De acuerdo con el referido protocolo, un prisionero de guerra no puede ser juzgado como un criminal común, mucho menos si la causa de tal procedimiento descansa en actos relacionados con su participación en una lucha anticolonial.

Demandan su libertad

A través de los años, múltiples resoluciones del Comité de Descolonización de las Naciones Unidas han demandado del Gobierno de Estados Unidos su excarcelación.

Tribunales especiales convocados desde la sociedad civil igualmente han demandado su excarcelación y denunciado específicamente las condiciones bajo las cuales se les ha mantenido encarcelados. Tales fueron los pronunciamientos del Tribunal Permanente de los Pueblos, el cual sesionó durante los días 27 al 29 de enero de 1989 y del Tribunal Especial Internacional sobre Derechos Humanos de los Prisioneros Políticos y Prisioneros de Guerra en Prisiones y Cárceles de Estados Unidos.

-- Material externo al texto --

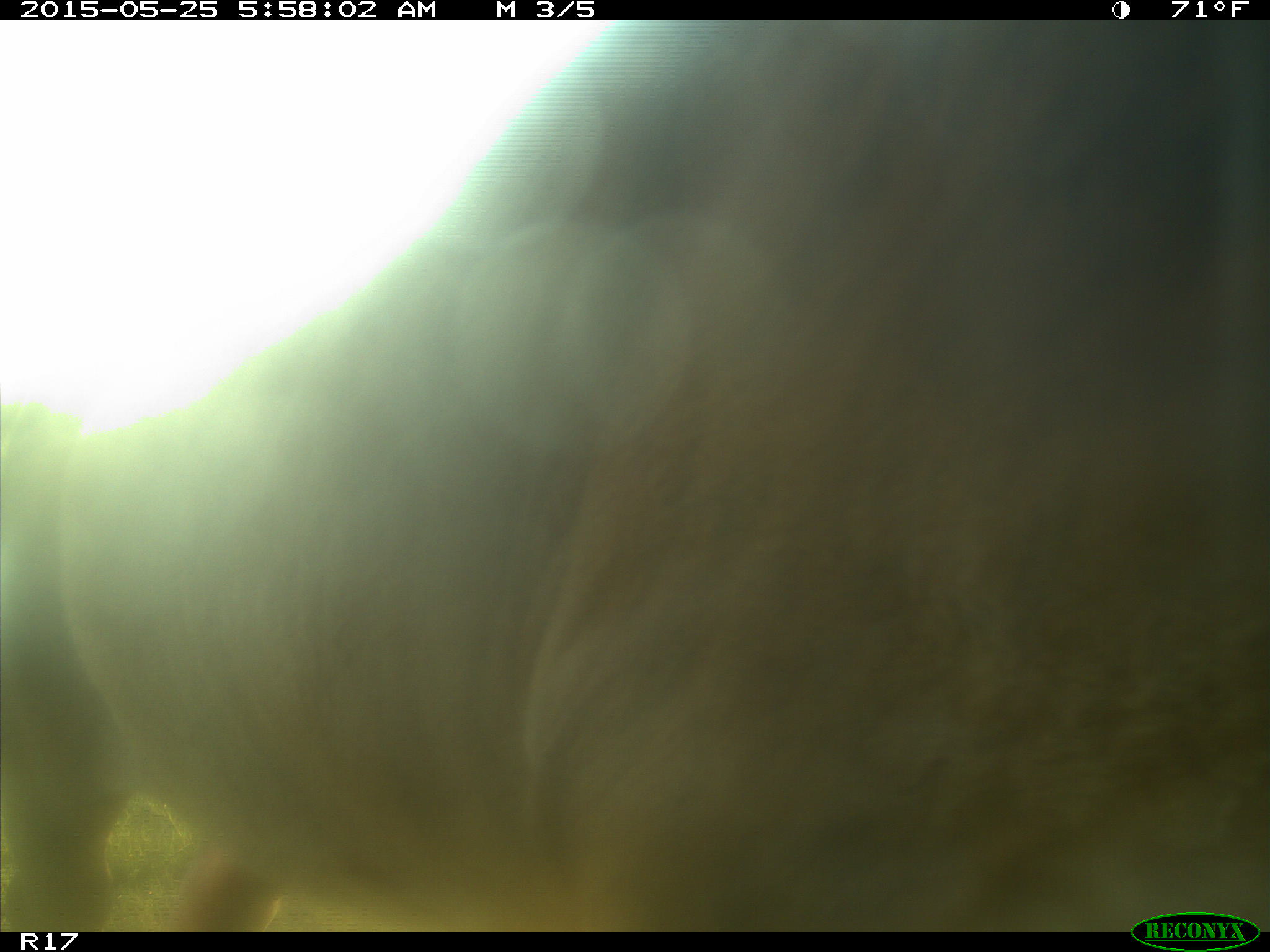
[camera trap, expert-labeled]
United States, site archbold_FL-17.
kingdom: Animalia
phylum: Chordata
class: Mammalia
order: Artiodactyla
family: Bovidae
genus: Bos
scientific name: Bos taurus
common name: domestic cow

Al reclamo por la excarcelación de Oscar López Rivera se ha sumado básicamente la totalidad del pueblo puertorriqueño: dirigentes políticos, religiosos, comunitarios, representantes del movimiento obrero, de los gremios profesionales, del sector cooperativista, organizaciones juveniles y estudiantiles.

Entre las muchas deudas que tiene Estados Unidos con el pueblo puertorriqueño se encuentra la excarcelación de Oscar. quien ya lleva tres décadas en cárceles del imperio.

Entre los que se solidarizan con el puertorriqueño, están el premio Nobel de la Paz sudafricano Desmond Tutu, grupos musicales como Calle 13, beisbolistas y organizaciones de derechos humanos y civiles como Amnistía Internacional.

Incluso hay algunos congresistas hispanos de EEUU y hasta el presidente de Uruguay, José Mujica, quien abogó por su liberación en la Casa Blanca durante sus reuniones con Obama.

Mientras espera el eventual beneficio presidencial, en su Puerto Rico natal el caso de López ha logrado forjar un impensable consenso entre sectores políticos opuestos de la isla.

En las marchas que se producen cada año exigiendo su liberación, participan con la misma convicción tanto los independentistas como los que favorecen la anexión total con EEUU.

Extractos de una carta que escribió en 2013

“Al cumplir mis 70 años celebro y le doy gracias a la vida por todo lo que me ha dado y por todo lo que me ha enseñado. (…) La celebro y le doy gracias por ofrecerme la oportunidad de servir a la causa más justa y noble que conozco –la lucha por la independencia y soberanía de mi Patria– y por un mundo mejor y más justo. La celebro y le doy gracias por haberme permitido servir a esa causa con mucho amor y compasión por más de cuatro décadas. La celebro y le doy gracias por haberme permitido sobrevivir más de tres décadas en los gulags sin desviarme del sendero escogido y con mi espíritu y voluntad más fortalecidos que antes de estar preso.”